To additionally investigate the role of miR-124/STAT3 signaling pathway in BCa, a stable cell line with low STAT3 expression (STAT3-shRNA-T24) and a control cell line (shRNA-control-T24) were constructed (Fig. 2A). The result demonstrated that STAT3 mRNA and protein levels in the STAT3-shRNA-T24 were significantly inhibited (Fig. 2B and C). Flow cytometry was conducted to confirm that the knockdown of STAT3 suppressed the growth of T24 BCa cells. A significant increase in numbers of cells in the G1 phase was observed in STAT3-shRNA-T24 cells compared with that in shRNA-control-T24 cells. This increase in G0/G1 cell population was accompanied with a concomitant decrease in cell numbers in S and G2-M phases in the STAT3-shRNA-T24 cells (Fig. 3A). A WST-1 assay was then performed to investigate whether STAT3 exhibited a biological function in the proliferation of T24 cells. A significant inhibition in STAT3-shRNA-T24 was evident (Fig. 3B). Consistent with the result from the WST-1 assay, the colony formation assay revealed markedly fewer and smaller STAT3-shRNA-T24 colonies compared with the shRNA-control-T24 cell line (Fig. 3C).

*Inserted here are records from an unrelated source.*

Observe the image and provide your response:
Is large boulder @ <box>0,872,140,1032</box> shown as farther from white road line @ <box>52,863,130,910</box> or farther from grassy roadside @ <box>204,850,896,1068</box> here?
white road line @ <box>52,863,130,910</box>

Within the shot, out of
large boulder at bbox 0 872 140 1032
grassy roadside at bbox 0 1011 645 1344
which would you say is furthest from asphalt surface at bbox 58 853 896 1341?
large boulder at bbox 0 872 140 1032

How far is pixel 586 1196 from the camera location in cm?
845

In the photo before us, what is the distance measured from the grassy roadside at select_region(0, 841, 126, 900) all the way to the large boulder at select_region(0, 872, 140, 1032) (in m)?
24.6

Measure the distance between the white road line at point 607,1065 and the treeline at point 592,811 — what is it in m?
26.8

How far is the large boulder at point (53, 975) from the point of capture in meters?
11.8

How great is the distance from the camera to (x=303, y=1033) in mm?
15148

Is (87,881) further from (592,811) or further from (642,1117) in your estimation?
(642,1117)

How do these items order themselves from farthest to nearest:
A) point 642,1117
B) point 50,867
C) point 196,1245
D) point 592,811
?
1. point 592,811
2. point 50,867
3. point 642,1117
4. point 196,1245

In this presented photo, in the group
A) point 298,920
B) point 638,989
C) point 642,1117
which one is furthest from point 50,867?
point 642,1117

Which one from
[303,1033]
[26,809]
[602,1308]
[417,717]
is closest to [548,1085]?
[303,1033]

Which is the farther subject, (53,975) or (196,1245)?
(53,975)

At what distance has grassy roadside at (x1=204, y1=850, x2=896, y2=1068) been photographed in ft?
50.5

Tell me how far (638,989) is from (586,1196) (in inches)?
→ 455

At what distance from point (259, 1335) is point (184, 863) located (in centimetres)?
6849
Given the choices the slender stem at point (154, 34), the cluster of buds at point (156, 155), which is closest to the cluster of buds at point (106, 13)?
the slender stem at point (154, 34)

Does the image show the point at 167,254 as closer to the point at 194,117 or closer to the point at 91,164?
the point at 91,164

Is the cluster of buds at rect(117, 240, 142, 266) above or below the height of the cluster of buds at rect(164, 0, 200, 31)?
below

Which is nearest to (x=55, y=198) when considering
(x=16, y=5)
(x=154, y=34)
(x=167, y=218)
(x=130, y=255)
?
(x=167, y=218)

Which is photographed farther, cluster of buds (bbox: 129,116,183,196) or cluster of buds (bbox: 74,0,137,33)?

To investigate the effect of STAT3 on the migration of T24 BCa cells, the capacity of STAT3-shRNA-T24 cells to migrate was measured using a wound healing assay. STAT3-shRNA-T24 cells exhibited slower rates of wound closure and decreased numbers of stained cells in the wound healing assay compared with the shRNA-control-T24 cells (Fig. 4A). Furthermore, a marked induction of apoptosis was confirmed in STAT3-shRNA-T24 cells (Fig. 4B). The results demonstrated that the silencing of STAT3 significantly suppressed the migratory capability and induced apoptosis of T24 cells. Finally, the downstream target genes of STAT3 following the knockdown of STAT3 were examined using western blot analysis (Fig. 4C). Notably, cyclin D1, cMyc, Bcl-2, Bcl-xl, Mcl-1 and VEGFR were decreased in the STAT3-shRNA-T24 cells. Taken together, these results demonstrate that STAT3 knockdown repressed cell proliferation, migration, invasion and vasculogenic mimicry, indicating the oncogenic role of STAT3 in BCa.